# CPU overclocking advice



## G_Mach234 (Mar 3, 2007)

Hey all,
haven't posted in a while.

anyways i recently finished my first build.
from memory me thinks:
P5Q-E
Q6600
GTX 280
Corsair 750 watt 
2 X 2GB OCZ Platinum RAM
Thermaltake Fan for CPU (cant think of the name; check soon)
Antec 900 case :tongue:

i started overclocking with only a couple of online guides to go by so beginning with the CPU i started raising my FSB keeping the q6600 multiplier at 9 which is as high as it can go, and if memory serves i've reached 380Mhz (so 3.4Ghz at the moment)

for stability and stress testing i use Hyper Pi initially then leave Prime95 running and watch the temperatures, the CPU pushes as far as 59C during this (20-25 minutes id say)

couple things:
any opinions on anything im doing?

am i right in thinking that i read somewhere its unusual to reach 3.0 + without a voltage change? (so does that mean that an auto setting is doing it for me? and is that safe?)

if stability is alright then the second factor that would stop me from continuing to overclock is temp, and at almost 60C this would mean 3.4Ghz is pretty much my limit? (im very aware that 3.4 is a satisfying number considering i only had the faintest intention of overclocking during my build, so im not complaining )

replies appreciated :wave::grin:


----------



## linderman (May 20, 2005)

3.4ghz is as far as I would push it 


are you testing with prime 95 for quads ?

60C is an acceptable load temp

auto settings are thought to be "safe" however thats not always true ....... auto sometimes can take some settings into dangerous limits ......... the CPU termination and CPU PLL are such examples.............. those should have their limits set

what does cpu-z say for your cpu voltage during stress testing ?

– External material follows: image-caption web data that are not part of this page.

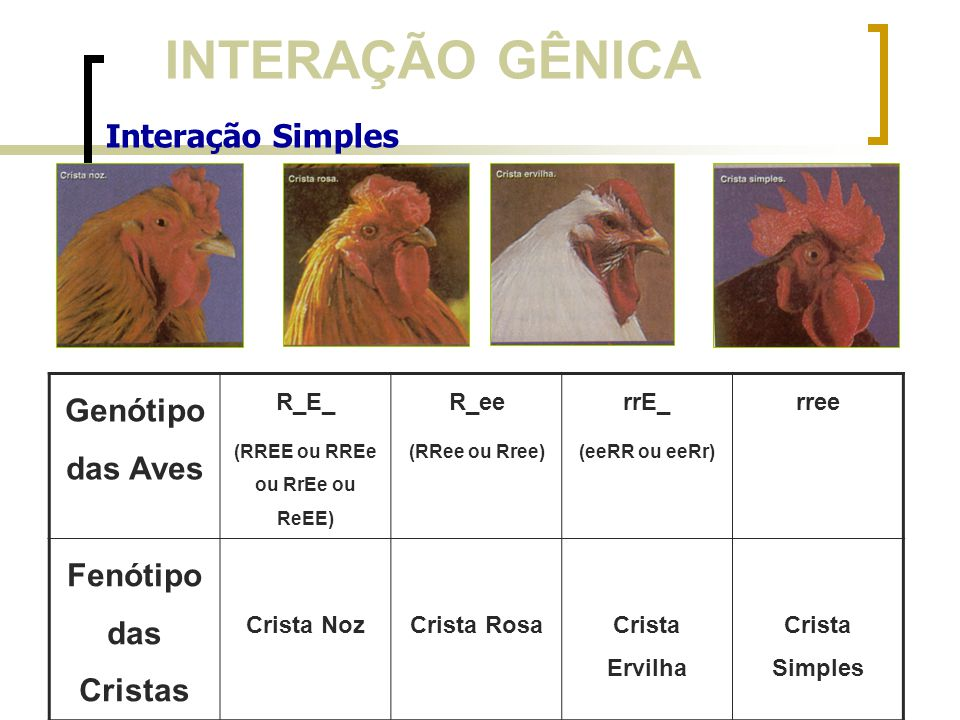 INTERAÇÃO GÊNICA Interação Simples Genótipo das Aves R_E_ (RREE ou RREe ou RrEe ou ReEE) R_ee (RRee ou Rree) rrE_ (eeRR ou eeRr) rree Fenótipo das Cri
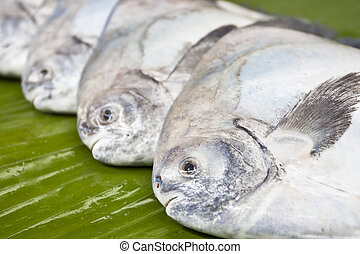 Black pomfret fishes on banana leaf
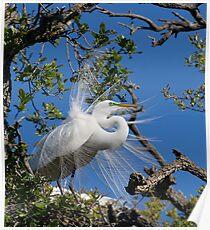 Great Egret Displays Plumage Poster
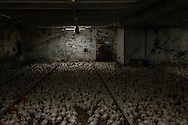 Thousands of broiler chicks farmed on the floor. Chicken lifetime here is 42 days, a short life experienced completely indoor. Inside the densely populated sheds, vast amounts of waste accumulate. The resulting ammonia levels commonly cause painful burns to the birds' skin, eyes, and respiratory tracts.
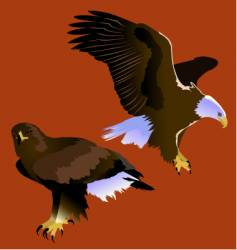 eagles vector image vector image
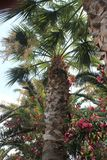 A Palmtree and pink flowers. You see a palmtree and pink flowers in Greece stock photo
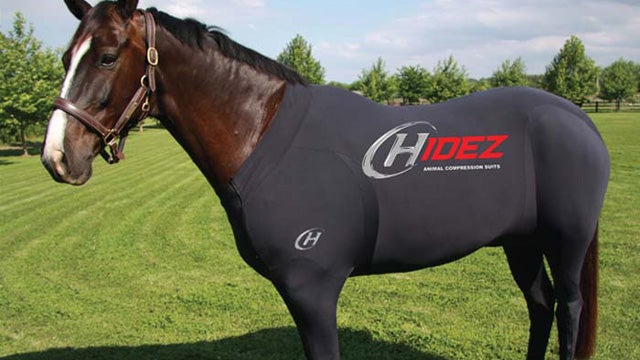 What the F*ck Is This Full-Body Horse Suit From Hell?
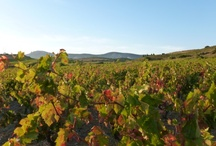 #Vinsetvignobles / reliefs, qualité des sols, climat : le terroir des Pyrénées Orientales est béni des dieux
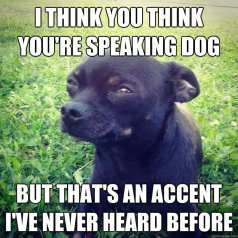 Image result for dog understands you meme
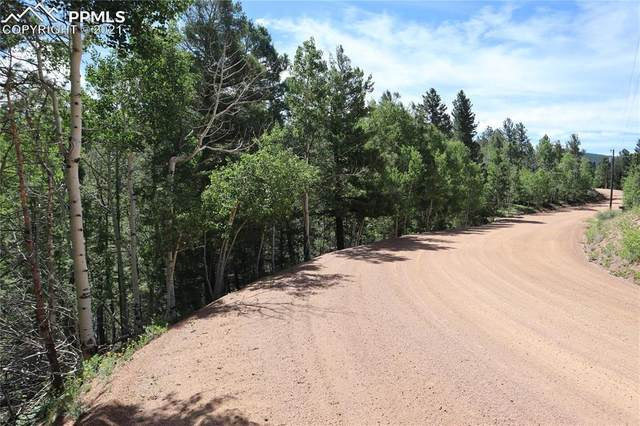 00 May Queen Drive, Cripple Creek, CO 80813 (#2040421) :: Action Team Realty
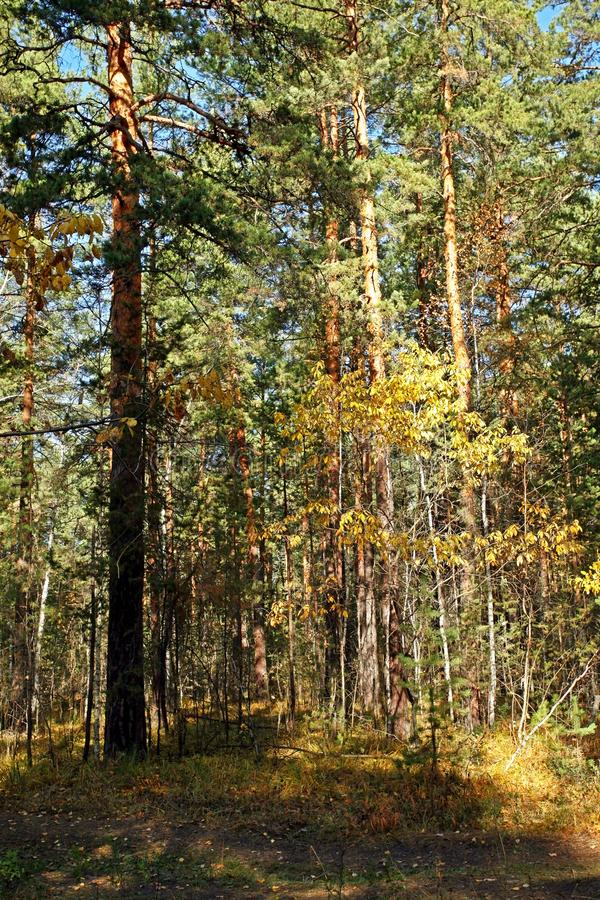 Young birch with yellow autumn leaves in a pine forest stock photo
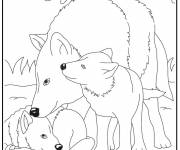 Free coloring and drawings Wolf drawing for kids Coloring page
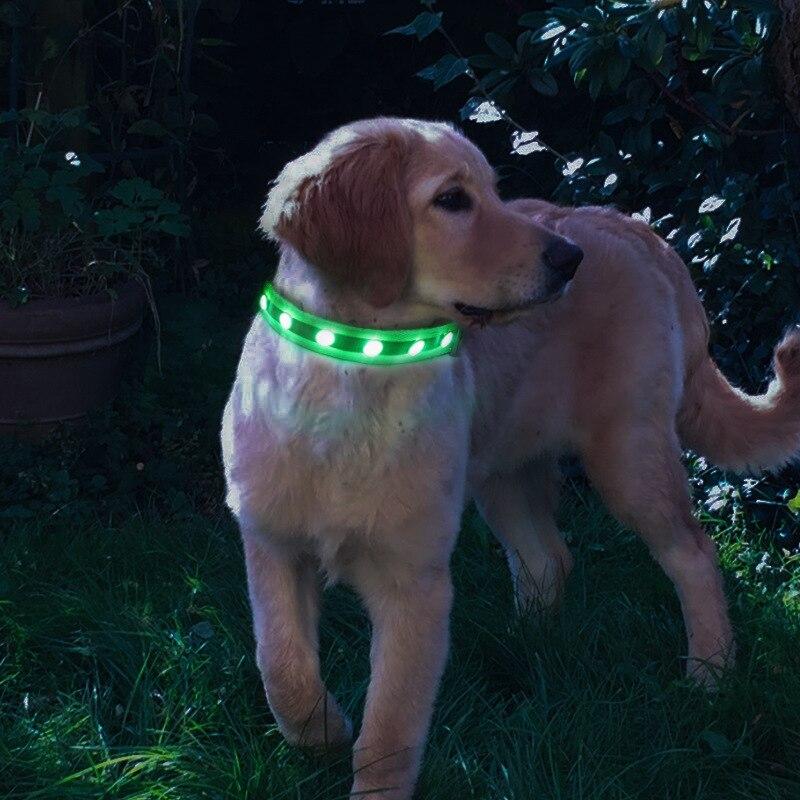 Pet Supplies Cat's Eye Gemstone-USB Charging LED Luminous Dog Collar Dog Traction Rope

you should stress test for atleast one hour minimum ............ I prefer two hours ......but


----------



## linderman (May 20, 2005)

I would cruise thru a bunch of threads like this one until you find all the parameters which need to be set

http://forums.extremeoverclocking.com/t297488.html


----------



## linderman (May 20, 2005)

I would be looking to set those temps manually in the bios

cpu volts
ram volts

nb volts
sb volts

cpu term

cpu pll

etc etc etc



dont get sucked into the fellas which speak of above 3.4 ......its dooable but you wont see any benefit beyond what you have ................ the rest is just feeding ego's and that erodes in a hurry when the smell of burning silicon starts permeating the room :4-thatsba


there are lof of posters who throw high numbers around ........... ask to see where they posted their two hour stress test at those ratings and they will get very defensive in a hurry !


----------



## linderman (May 20, 2005)

have you discovered what to set your voltages at yet ? if not, I will gladly help you dig thru the info ?


----------



## G_Mach234 (Mar 3, 2007)

Sort of,

i reset the lot and began overclocking the CPU again except starting off with a set CPU voltage of 1.2. as apposed to auto.
so far I've reached 3.4Ghz again having to increase the voltage steadily. I'm currently at 1.35 which I'm testing out now :1angel:

I read up on CPU pll and decided to set it at 1.5 (above 1.2 under 1.8 as gathered from random forum posts)

the other value I'm researching is fsb termination voltage... as far as i can tell few know the advantages to setting it correctly so I'm inclined to keep it on auto :4-dontkno

I thought of RAM voltage, i think the default for my set is 2.2.

I'll check yet again since my memory is failing me but i don't think i could find a CPU termination setting in my BIOS.

i know north and south bridge voltages are there and I'm searching for posts about them now.

opinions? ray::tongue:


----------



## linderman (May 20, 2005)

I will start looking also / will get back to you later tonite


----------



## G_Mach234 (Mar 3, 2007)

thankyou, the help and attention is greatly appreciated!

Unfortunately though im currently miles from my computer and will be until friday night although ill be able to check up here through the magic that is a neighbours wireless router, lack of wep key and mobile phone with wifi.
This is the future lol

Anyway, earlier today before my departure, with the voltages i set and my impatience i decided to put values in regarding my Rams frequency, i noticed some posts by yourself preaching 1:1 ratio between fsb and ram being a goal. So i set my cpu overclock to 425 fsb at x8 multi keeping 3.4ghz and set my ram to 801 mhz (from a selection) 
This was purely to pass the time and see how the system would cope, sure enough i got a 1:1 ratio with what id call a very moody stability with regards to booting (perfect boot or none at all)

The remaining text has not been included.